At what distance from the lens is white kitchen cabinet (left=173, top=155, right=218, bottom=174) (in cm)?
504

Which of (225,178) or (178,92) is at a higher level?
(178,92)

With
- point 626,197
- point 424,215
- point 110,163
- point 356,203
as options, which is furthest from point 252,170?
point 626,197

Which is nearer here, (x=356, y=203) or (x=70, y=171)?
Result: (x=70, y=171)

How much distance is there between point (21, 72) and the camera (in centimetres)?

* * * *

• **TASK**:
Retype all the records, matching them exactly.

• **THE ANSWER**:
At what distance from the lens is white kitchen cabinet (left=173, top=155, right=218, bottom=174) (in cm)?
504

Which of (225,178) or (178,92) is at a higher level?
(178,92)

With
- point 626,197
- point 424,215
- point 110,163
- point 356,203
as options, which is furthest from point 252,170?
point 626,197

Which is nearer here, (x=356, y=203) or (x=70, y=171)?
Result: (x=70, y=171)

How much distance is there between point (21, 72) and the camera (in centimetres)?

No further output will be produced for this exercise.